悲鳴や命乞い、怨嗟(えんさ)の呟きなら幾らでも聞いたことがあるが、子供の声など『殺し』の時の怯えた泣き声しか聞いたことは無いのだ。
『主』の命とあらば、パウゼは何だってやり遂げるつもりだし、逆らう気は一切無い。
たとえそれが子守だったとしても、パウゼは喜んで使命としてそれを果たすだろう。
―――――――ただし、『主』から直接に命令を賜った場合は、だ。
『主』がパウゼに直接命を下すことは極めて稀(まれ)であり、・・・・パウゼに下される命令は大体にして眼前のこの男――――――・・・ペタによって伝えられる。
そしてその指示は大抵、ペタによって適切な『メンバー』へと振り分けられる為・・・・場合によっては人選ミスなどもあり得る筈なのだ。
唯一絶対なのは『主』だけなのだから、他の人間では・・・勿論パウゼ自身も含めてだが・・・完璧では、有り得ない。
依(よ)って。
ペタからの今回の命令は―――――――適切では無い人選ミスだ、とパウゼは判断した。
「他当たってくれよ、小さなガキの子守ならサラとかツェーとか居るじゃんか!
俺は、もっとこうハードな・・・・」
「―――――安心しろ、対象はそう幼くは無い。多少、聞き分けは無いがな」
うるさい子供の子守など御免被(こうむ)ると、パウゼが表向きは『主』にメイドとして仕えている女達の名を挙げると。
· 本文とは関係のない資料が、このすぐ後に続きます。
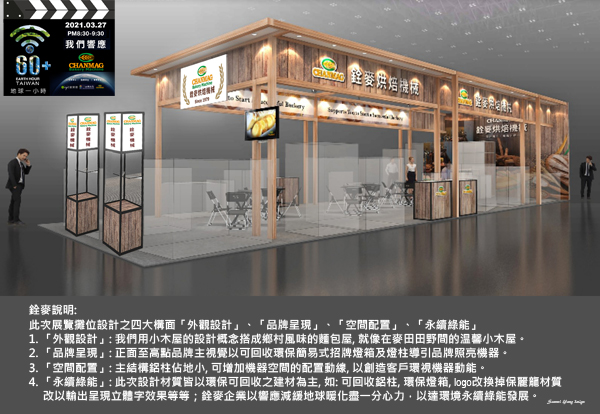 CHANMAG responds to Earth Hour 60 Turn off the lights and love the earth TIBS 2021 Booth design recyclable materials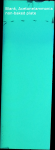 16836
眼前の男・・・ペタは、パウゼに1枚の写真を投げてきた。
「ターゲットは、『彼』だ」
「・・・・殺すって話なら、喜んで受け取るけどなー・・・」
不服げに言いながら、パウゼは仕方なく受け取った写真に眼を向ける。
「・・・・うおっ、・・!?」
そして、写真の中の人物を見て、―――――言葉を失った。
瑠璃色の光沢を放つ黒髪に、透き通るような白い肌。
此方をじっと見つめるその顔立ちは、・・・非の打ち所がなく完璧に整い過ぎていて・・・まるで人形か何か、造り物であるかのような印象を与える。
「・・・・・・・・・・」
とにかく、美しかった。
猫を思わせる少し吊った大きな青い瞳も、スッキリとバランス良く納まっている高い鼻梁も、小さめの形良く整った唇も。
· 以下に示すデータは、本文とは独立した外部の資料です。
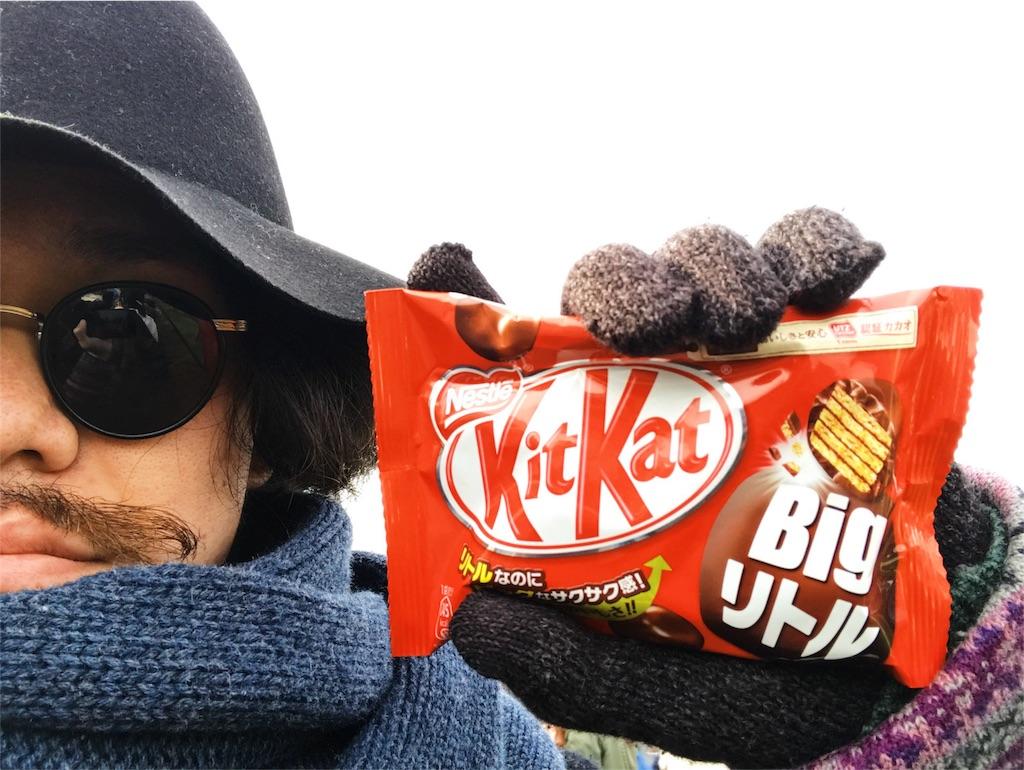 f:id:takenoko6285:20170121203433j:image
繊細に整った細い顎や、シャツの襟から覗く華奢な首筋まで――――――何もかも。
とにかく、キレイで完璧に整った顔立ちだと思った。
「・・・・ファントム様も、早々有り得ねーくらいに、お綺麗な顔してるって思ってたけど、・・・」
――――――こりゃスゲェ。
素直に、パウゼの口から溜息が漏れた。
これまで、パウゼが姿形の美しさに感嘆したことがあるのは神とも崇める『主』、ファントムのみである。
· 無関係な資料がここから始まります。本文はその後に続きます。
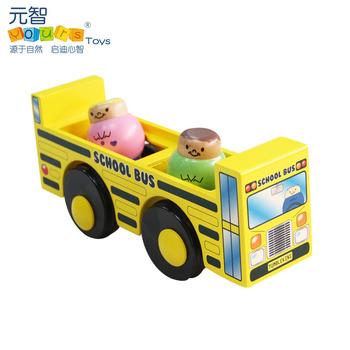 Belt lilliputian yz wooden school bus child car model toy car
銀髪にアメシスト色の瞳した白い貌の、・・・あの神々しいまでの美しさを眼にした時。
地上には、本当に生き神が存在するのだと畏敬の念を感じたのだ。
桁違いの美しさに、眼どころか魂ごと奪われた。
声を拝聴し、その言葉を賜(たまわ)った途端、使命を果たさなければならないと感じた。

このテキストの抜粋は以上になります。